Kirsti Clark, 29, warned other parents when her daughter Harper Clark was frothy and breathless on her April 4 trip to Falkirk (Scotland) - the trip. last longer than usual because of the traffic situation at rush hour and 2 hours in the car seat made her lack of oxygen.
At that time, Kirsti and her husband, Christopher, 30, went out shopping and brought Harper with him. The two-hour journey did not worry the couple until they got home and put Harper on a mat for children. At that moment her lips turned blue, her jaw clenched and white foam began to flow from her nose and mouth.

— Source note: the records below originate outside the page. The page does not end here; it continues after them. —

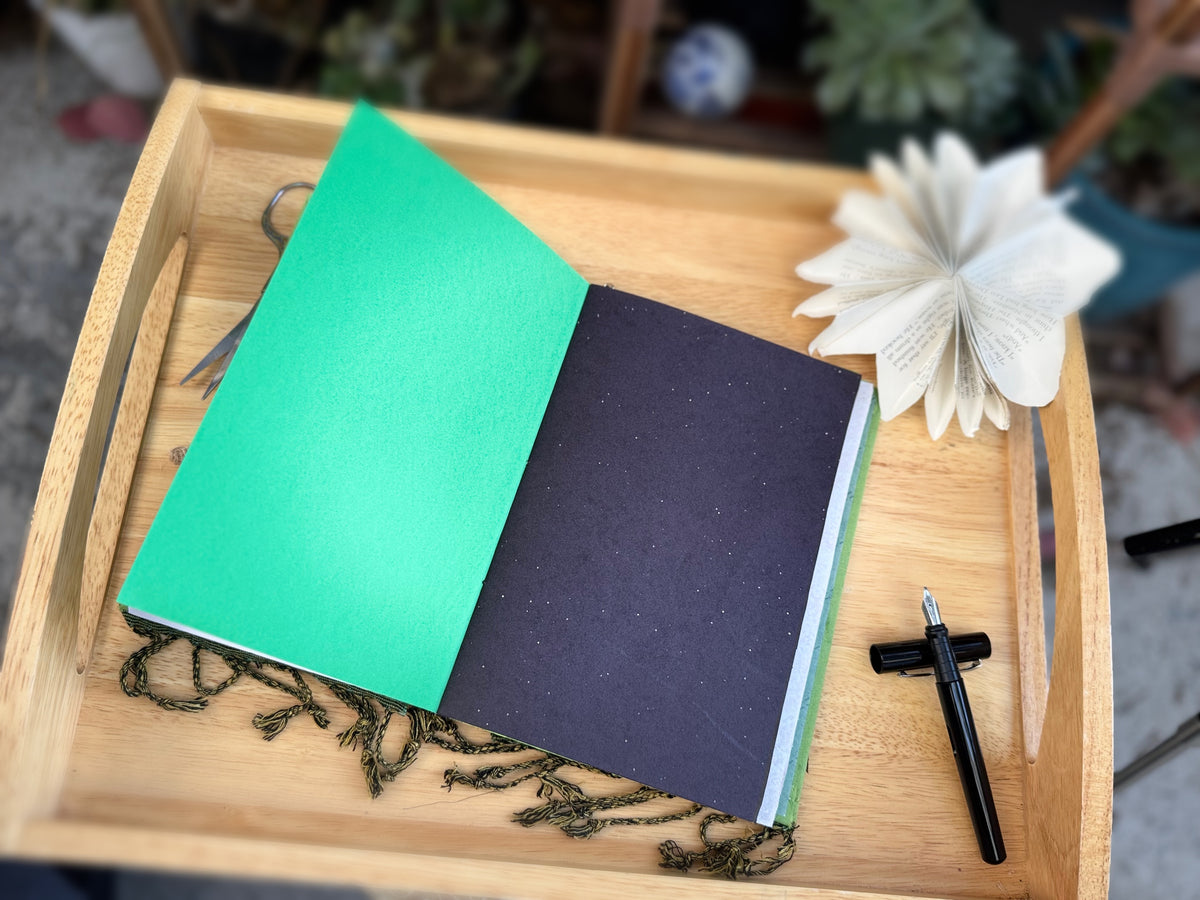 Handmade Scrapbook/Junk Journal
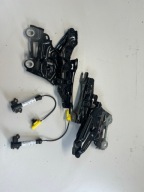 BMW X1 U11 X2 U10 ZAWIASY MASKI LEWY 9883417 PRAWY 9883418 KOMPLET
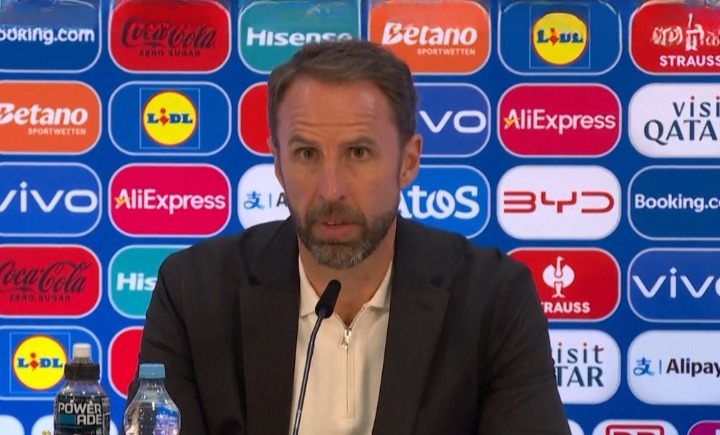 Everyone could see the collective spirit of the team: Southgate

Returning to that horrific moment, Kirsti said: " When we got home, it was Malena's bedtime (first daughter), so we put Harper in the 15-minute crib, while giving Malena went to bed and then my husband put Harper in and put him in his lap, but Harper looked uncomfortable so he laid him down on the mat and found him kicking his legs . normally, I was bending my back and turning my head, both of us knew that we needed to get you straight to the hospital, so we brought Malena into the car and ran straight to it. the body trembles to the point that it cannot say anything ".

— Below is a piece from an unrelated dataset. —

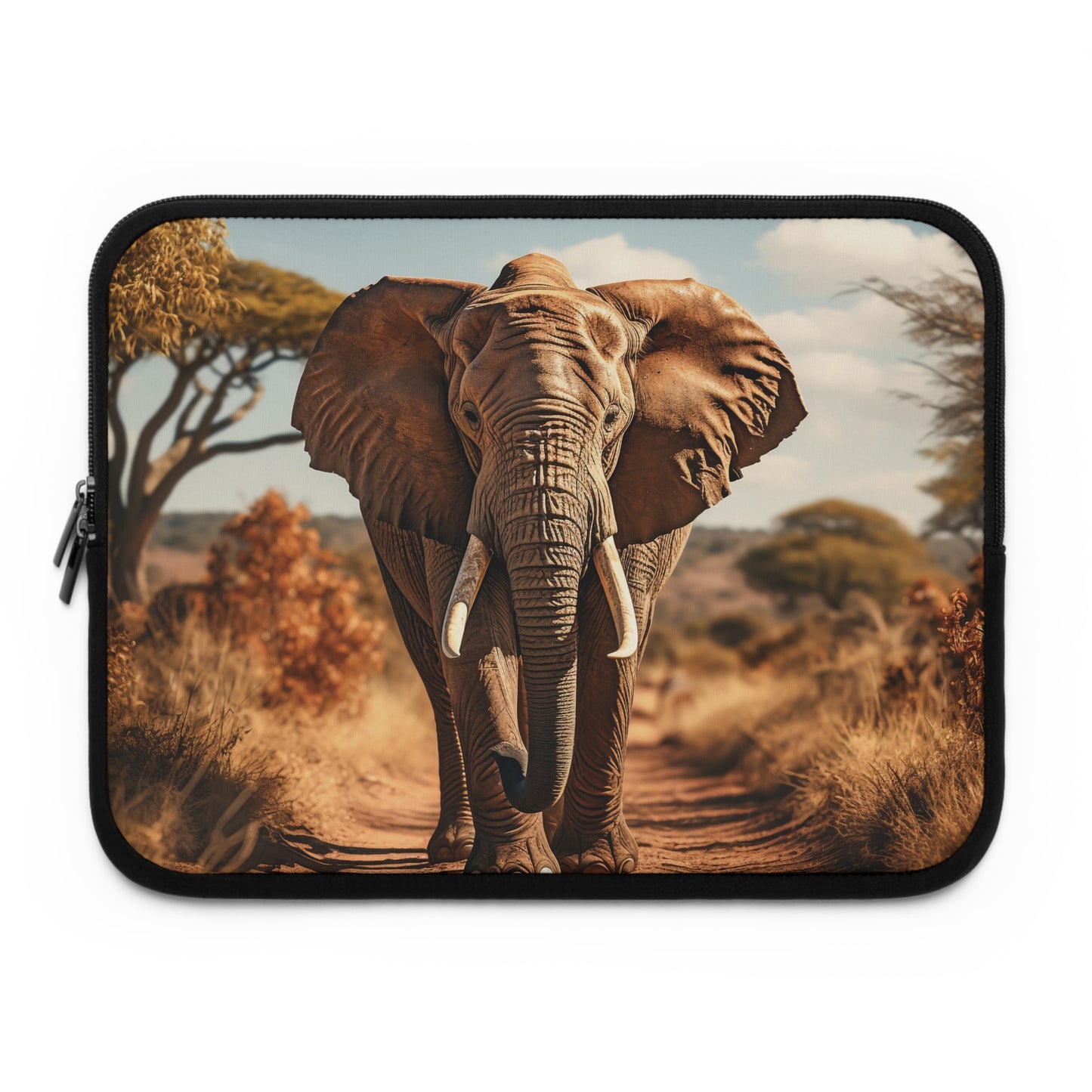 Elephant Laptop Sleeve - Available in 5 Sizes!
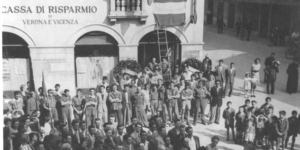 Medaglia d’argento al Valor Militare. Thiene, cuore della Resistenza, fieramente antifascista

The 5 minute hospital stay was endless for Kirsti and she felt like she would lose her child. Fortunately, the doctors have resuscitated Harper and warned parents that sitting more than an hour in the car seat can cause the infant's oxygen levels to drop sharply. Two hours in the car seat caused such a serious lack of oxygen that when Harper was taken out of the car seat, her body was shocked.

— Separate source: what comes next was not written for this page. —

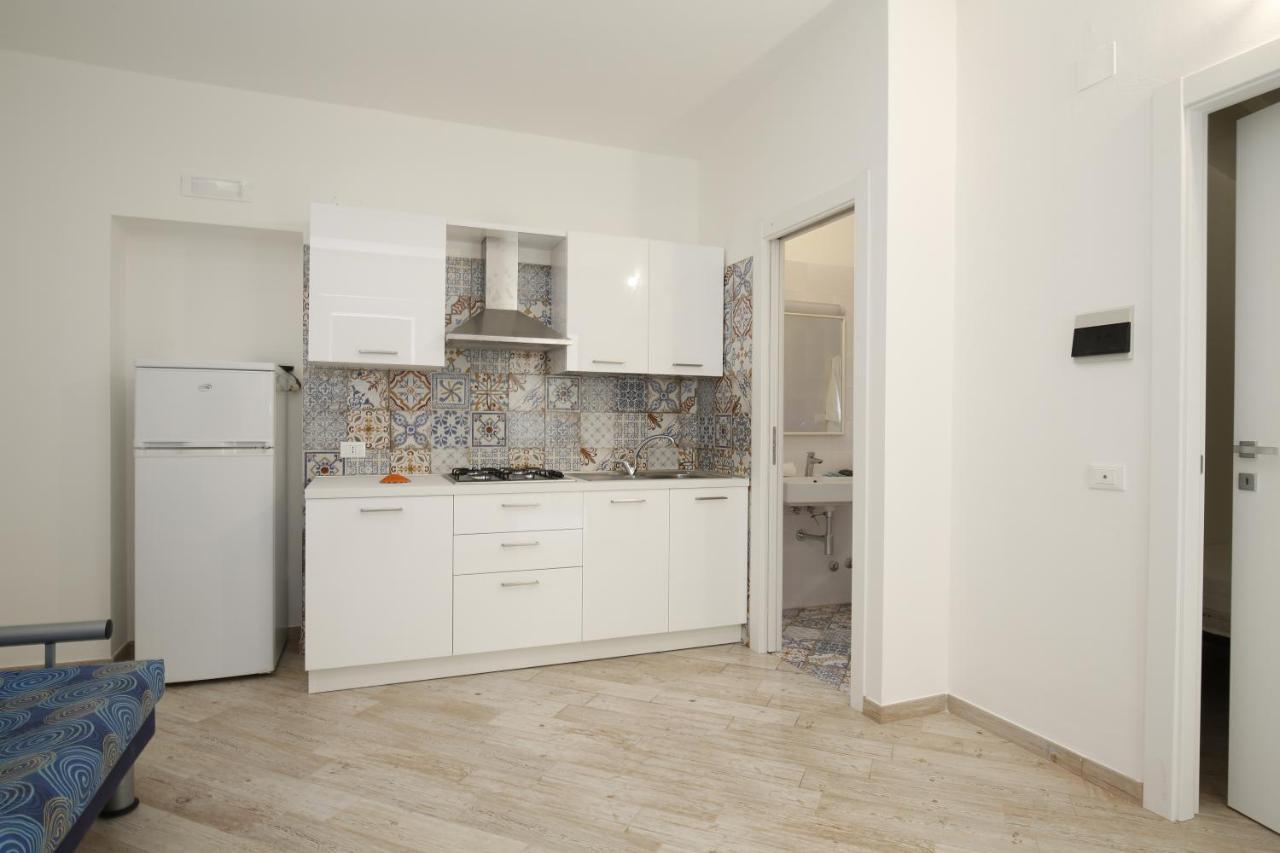 Residence La Conchiglia Vieste Ngoại thất bức ảnh
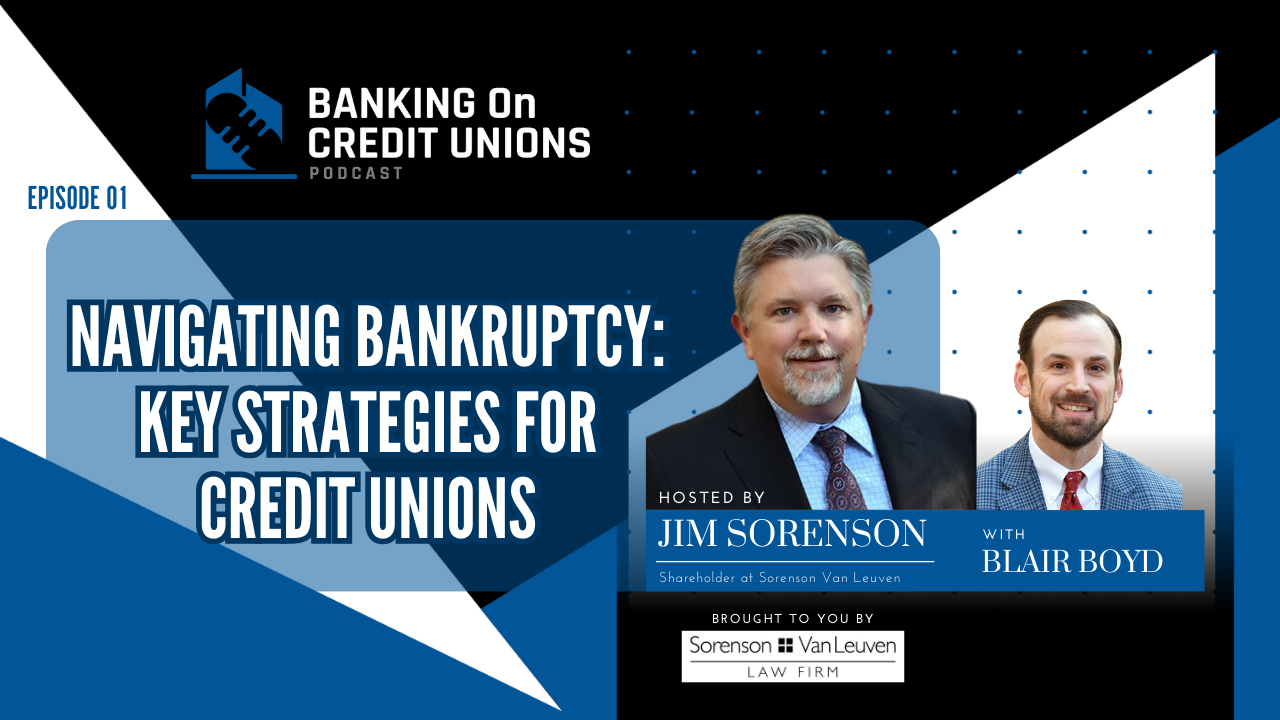 BCU Podcast EP 01 Thumbnail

I will tell all parents to carefully monitor their children and if they do not need to sit in the car, take them out. Follow your children and if something goes wrong, take them straight to the hospital "
Scientists also have some notes for parents to travel with their children in cars:
- Before each trip, make sure the child seat has been firmly fixed.
- Shorten your seat belt to fit your child if the cord is too wide. If the seatbelt is still loose, you can add a cushion to your baby to help your baby sit more firmly.
- It is necessary to use car seats for children from birth to 12 years old. Older children need a seatbelt.
- Tell children not to shout in the car distracting the driver.
- Only adults are allowed to remove their seatbelt and should not teach them how to untie themselves.
- If your child removes the seat belt, stop and fasten the seat belt.
- Do not leave large and heavy objects on vehicles near children, especially in the back seat or shelf because they may push forward causing injury to the child as well as the person in the car if an accident occurs. Big and heavy things should be put in the trunk.